### Description of the task
The answer is a stretch of the material below, returned exactly: the line containing "scientific name: Aepyceros melampus", the line containing "scientific name: Macaca nemestrina", and all lines between.

### Data shown
^^^^^^^^
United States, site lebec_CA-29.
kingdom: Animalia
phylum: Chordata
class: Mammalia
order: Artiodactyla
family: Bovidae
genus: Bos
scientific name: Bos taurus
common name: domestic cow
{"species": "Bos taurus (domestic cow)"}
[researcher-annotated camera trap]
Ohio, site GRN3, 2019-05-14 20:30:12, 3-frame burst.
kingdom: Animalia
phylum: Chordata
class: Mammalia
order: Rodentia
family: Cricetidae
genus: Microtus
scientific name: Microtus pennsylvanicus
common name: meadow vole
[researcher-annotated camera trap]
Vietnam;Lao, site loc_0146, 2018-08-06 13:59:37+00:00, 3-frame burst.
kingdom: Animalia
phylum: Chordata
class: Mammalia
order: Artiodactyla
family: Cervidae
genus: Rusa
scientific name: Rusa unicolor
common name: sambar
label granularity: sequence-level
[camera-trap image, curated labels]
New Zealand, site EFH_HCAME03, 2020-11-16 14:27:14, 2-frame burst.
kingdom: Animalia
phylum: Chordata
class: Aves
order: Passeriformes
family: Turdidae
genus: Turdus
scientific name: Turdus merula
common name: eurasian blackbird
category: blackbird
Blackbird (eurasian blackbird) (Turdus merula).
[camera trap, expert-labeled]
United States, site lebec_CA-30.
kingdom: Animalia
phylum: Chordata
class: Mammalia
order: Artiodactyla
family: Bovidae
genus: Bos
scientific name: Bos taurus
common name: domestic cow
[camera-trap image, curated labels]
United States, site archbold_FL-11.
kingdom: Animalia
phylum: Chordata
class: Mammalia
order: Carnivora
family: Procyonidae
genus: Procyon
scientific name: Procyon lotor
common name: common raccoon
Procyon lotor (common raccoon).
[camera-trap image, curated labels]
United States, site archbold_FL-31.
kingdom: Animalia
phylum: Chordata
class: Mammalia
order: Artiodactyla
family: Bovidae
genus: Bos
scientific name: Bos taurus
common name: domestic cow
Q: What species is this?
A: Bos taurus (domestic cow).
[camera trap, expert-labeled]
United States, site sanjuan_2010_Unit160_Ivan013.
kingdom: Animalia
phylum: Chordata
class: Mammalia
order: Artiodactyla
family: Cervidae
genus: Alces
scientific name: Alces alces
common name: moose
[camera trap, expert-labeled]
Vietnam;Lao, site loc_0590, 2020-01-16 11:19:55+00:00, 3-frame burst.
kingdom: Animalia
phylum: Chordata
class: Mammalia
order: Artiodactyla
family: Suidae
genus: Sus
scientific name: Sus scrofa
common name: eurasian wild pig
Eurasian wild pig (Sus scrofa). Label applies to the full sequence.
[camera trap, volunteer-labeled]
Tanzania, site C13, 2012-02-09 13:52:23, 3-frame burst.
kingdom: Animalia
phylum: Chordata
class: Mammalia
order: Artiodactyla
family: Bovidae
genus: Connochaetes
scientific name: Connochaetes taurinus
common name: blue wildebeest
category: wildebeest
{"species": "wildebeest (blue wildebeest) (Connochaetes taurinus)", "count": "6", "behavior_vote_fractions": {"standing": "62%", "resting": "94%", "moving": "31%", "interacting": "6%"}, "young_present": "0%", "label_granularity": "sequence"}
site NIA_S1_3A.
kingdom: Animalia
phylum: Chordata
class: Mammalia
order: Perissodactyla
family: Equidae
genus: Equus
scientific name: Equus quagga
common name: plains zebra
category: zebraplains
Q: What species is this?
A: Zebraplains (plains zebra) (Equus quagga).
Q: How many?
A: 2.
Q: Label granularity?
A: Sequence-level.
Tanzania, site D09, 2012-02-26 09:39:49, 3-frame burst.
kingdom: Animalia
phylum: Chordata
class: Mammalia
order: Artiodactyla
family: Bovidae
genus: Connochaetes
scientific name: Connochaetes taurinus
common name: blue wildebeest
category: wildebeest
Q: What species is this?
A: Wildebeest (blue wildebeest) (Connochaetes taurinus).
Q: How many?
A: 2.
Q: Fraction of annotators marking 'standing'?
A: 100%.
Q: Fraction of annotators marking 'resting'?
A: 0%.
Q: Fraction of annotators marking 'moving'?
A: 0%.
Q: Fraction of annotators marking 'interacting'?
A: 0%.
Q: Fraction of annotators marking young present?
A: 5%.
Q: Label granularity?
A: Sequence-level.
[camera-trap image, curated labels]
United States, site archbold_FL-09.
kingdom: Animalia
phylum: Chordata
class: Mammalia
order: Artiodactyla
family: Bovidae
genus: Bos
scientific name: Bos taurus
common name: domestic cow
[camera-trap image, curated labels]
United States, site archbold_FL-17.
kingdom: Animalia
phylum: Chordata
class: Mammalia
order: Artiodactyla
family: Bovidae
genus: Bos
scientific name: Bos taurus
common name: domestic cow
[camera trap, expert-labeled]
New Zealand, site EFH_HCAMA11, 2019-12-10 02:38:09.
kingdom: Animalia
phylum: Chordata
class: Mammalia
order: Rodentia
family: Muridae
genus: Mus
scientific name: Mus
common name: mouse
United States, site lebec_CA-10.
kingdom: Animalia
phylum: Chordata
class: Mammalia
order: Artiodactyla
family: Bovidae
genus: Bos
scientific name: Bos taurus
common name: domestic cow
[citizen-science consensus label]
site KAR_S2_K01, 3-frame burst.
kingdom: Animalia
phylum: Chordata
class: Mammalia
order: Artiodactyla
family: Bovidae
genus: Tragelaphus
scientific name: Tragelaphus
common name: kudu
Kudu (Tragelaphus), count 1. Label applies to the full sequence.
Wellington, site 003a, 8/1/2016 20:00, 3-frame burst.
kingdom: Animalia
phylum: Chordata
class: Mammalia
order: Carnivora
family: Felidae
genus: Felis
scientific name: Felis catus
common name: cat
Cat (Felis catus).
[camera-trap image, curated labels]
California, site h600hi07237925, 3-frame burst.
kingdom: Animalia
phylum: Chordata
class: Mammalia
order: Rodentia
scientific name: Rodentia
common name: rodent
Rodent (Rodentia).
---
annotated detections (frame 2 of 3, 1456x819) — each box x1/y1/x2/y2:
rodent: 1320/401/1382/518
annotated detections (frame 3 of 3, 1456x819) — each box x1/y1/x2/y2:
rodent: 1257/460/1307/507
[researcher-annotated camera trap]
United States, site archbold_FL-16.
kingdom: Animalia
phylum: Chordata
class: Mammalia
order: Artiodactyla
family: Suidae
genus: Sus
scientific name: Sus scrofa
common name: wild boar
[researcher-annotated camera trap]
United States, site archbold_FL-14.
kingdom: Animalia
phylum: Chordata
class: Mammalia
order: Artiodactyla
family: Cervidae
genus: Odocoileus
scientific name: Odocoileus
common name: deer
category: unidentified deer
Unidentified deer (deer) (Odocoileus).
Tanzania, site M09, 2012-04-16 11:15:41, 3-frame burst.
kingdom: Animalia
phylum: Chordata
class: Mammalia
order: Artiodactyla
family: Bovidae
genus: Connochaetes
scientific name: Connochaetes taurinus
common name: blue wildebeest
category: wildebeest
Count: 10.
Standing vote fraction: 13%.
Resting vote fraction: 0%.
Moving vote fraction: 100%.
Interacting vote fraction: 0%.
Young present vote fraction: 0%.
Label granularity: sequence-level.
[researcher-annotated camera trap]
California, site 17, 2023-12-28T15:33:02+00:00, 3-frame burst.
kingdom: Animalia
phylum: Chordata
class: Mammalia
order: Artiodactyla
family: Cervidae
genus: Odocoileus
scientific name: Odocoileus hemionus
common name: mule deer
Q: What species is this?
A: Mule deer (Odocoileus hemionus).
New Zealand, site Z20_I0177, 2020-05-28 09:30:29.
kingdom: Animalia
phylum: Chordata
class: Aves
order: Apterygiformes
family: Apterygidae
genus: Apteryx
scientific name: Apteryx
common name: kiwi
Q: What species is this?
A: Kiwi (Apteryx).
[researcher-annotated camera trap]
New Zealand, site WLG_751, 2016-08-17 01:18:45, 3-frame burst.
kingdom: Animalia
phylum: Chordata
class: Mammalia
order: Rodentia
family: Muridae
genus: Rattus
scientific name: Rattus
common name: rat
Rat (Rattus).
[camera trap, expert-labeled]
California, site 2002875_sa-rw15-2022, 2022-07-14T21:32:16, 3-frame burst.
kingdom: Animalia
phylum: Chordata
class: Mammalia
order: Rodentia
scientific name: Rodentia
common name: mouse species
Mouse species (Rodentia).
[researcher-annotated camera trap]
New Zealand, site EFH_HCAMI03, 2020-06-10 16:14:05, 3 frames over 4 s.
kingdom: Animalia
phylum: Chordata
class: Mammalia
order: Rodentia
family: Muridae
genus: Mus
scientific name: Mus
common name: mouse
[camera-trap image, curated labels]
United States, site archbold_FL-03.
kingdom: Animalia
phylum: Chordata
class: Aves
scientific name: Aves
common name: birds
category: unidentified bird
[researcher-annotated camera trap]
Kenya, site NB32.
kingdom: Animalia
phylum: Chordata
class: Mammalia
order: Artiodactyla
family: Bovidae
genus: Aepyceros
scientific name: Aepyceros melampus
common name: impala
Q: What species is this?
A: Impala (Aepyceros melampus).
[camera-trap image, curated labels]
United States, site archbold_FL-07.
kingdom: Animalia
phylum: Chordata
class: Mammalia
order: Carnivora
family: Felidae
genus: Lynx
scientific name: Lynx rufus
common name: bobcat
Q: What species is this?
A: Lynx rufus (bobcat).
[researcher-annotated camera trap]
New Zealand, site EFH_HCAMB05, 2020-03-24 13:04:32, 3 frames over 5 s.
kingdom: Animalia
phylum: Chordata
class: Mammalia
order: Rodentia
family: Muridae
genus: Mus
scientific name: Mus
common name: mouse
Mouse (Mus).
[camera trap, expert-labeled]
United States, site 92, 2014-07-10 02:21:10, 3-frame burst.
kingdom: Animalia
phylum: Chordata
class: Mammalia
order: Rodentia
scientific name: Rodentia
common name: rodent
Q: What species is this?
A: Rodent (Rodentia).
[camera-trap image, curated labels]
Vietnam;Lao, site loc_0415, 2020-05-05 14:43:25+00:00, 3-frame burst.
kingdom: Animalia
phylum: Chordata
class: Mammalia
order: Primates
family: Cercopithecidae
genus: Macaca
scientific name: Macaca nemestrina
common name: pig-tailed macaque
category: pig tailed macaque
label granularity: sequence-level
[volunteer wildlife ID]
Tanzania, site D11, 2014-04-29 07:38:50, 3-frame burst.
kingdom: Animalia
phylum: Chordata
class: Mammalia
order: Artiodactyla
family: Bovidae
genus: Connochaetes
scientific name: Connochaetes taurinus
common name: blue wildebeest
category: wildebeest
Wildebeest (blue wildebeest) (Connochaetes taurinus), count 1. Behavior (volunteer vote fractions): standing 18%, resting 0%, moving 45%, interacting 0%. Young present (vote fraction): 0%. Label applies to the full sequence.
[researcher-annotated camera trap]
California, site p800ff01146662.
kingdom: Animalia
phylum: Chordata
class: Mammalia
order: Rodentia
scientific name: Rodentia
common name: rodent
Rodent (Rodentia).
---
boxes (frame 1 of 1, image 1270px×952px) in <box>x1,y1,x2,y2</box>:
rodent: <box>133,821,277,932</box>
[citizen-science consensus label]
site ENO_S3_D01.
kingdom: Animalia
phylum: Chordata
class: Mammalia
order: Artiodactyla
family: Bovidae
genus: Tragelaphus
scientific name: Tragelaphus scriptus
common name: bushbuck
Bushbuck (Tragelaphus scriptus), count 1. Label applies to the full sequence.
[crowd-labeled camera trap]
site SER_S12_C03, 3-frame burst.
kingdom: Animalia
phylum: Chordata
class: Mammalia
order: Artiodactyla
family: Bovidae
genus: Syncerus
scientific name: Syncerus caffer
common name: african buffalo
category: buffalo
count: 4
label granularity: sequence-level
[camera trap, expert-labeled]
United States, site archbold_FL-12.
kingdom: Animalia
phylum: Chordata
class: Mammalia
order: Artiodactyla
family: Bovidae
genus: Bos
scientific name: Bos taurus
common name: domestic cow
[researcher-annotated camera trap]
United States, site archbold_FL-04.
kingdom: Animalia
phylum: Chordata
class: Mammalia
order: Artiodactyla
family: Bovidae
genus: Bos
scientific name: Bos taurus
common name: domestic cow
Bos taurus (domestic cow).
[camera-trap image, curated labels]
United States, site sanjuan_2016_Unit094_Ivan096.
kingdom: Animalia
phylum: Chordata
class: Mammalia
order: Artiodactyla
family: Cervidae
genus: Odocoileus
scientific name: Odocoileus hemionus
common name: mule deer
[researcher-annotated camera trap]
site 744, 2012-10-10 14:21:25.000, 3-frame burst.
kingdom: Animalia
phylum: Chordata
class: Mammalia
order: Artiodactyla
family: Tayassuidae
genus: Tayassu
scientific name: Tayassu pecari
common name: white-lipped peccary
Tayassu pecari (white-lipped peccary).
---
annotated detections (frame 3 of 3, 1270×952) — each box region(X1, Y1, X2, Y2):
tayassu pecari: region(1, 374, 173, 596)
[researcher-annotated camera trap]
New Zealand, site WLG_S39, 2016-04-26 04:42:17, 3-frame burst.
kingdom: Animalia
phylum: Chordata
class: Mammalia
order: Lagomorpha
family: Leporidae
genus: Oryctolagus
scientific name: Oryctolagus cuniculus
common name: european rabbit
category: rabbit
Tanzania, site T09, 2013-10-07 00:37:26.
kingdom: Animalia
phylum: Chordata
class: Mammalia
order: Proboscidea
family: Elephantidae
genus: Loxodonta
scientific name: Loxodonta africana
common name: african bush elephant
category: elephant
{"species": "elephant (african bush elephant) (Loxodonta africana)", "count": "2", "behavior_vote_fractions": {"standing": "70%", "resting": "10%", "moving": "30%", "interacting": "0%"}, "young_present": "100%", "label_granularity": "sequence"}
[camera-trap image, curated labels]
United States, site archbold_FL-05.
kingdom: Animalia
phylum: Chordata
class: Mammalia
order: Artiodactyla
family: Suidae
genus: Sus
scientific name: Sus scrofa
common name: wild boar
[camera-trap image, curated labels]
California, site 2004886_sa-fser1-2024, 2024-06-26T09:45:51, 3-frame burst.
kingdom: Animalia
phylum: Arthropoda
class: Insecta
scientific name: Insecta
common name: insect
^^^^^^^^
### Finished exercise
scientific name: Aepyceros melampus
common name: impala
Q: What species is this?
A: Impala (Aepyceros melampus).
[camera-trap image, curated labels]
United States, site archbold_FL-07.
kingdom: Animalia
phylum: Chordata
class: Mammalia
order: Carnivora
family: Felidae
genus: Lynx
scientific name: Lynx rufus
common name: bobcat
Q: What species is this?
A: Lynx rufus (bobcat).
[researcher-annotated camera trap]
New Zealand, site EFH_HCAMB05, 2020-03-24 13:04:32, 3 frames over 5 s.
kingdom: Animalia
phylum: Chordata
class: Mammalia
order: Rodentia
family: Muridae
genus: Mus
scientific name: Mus
common name: mouse
Mouse (Mus).
[camera trap, expert-labeled]
United States, site 92, 2014-07-10 02:21:10, 3-frame burst.
kingdom: Animalia
phylum: Chordata
class: Mammalia
order: Rodentia
scientific name: Rodentia
common name: rodent
Q: What species is this?
A: Rodent (Rodentia).
[camera-trap image, curated labels]
Vietnam;Lao, site loc_0415, 2020-05-05 14:43:25+00:00, 3-frame burst.
kingdom: Animalia
phylum: Chordata
class: Mammalia
order: Primates
family: Cercopithecidae
genus: Macaca
scientific name: Macaca nemestrina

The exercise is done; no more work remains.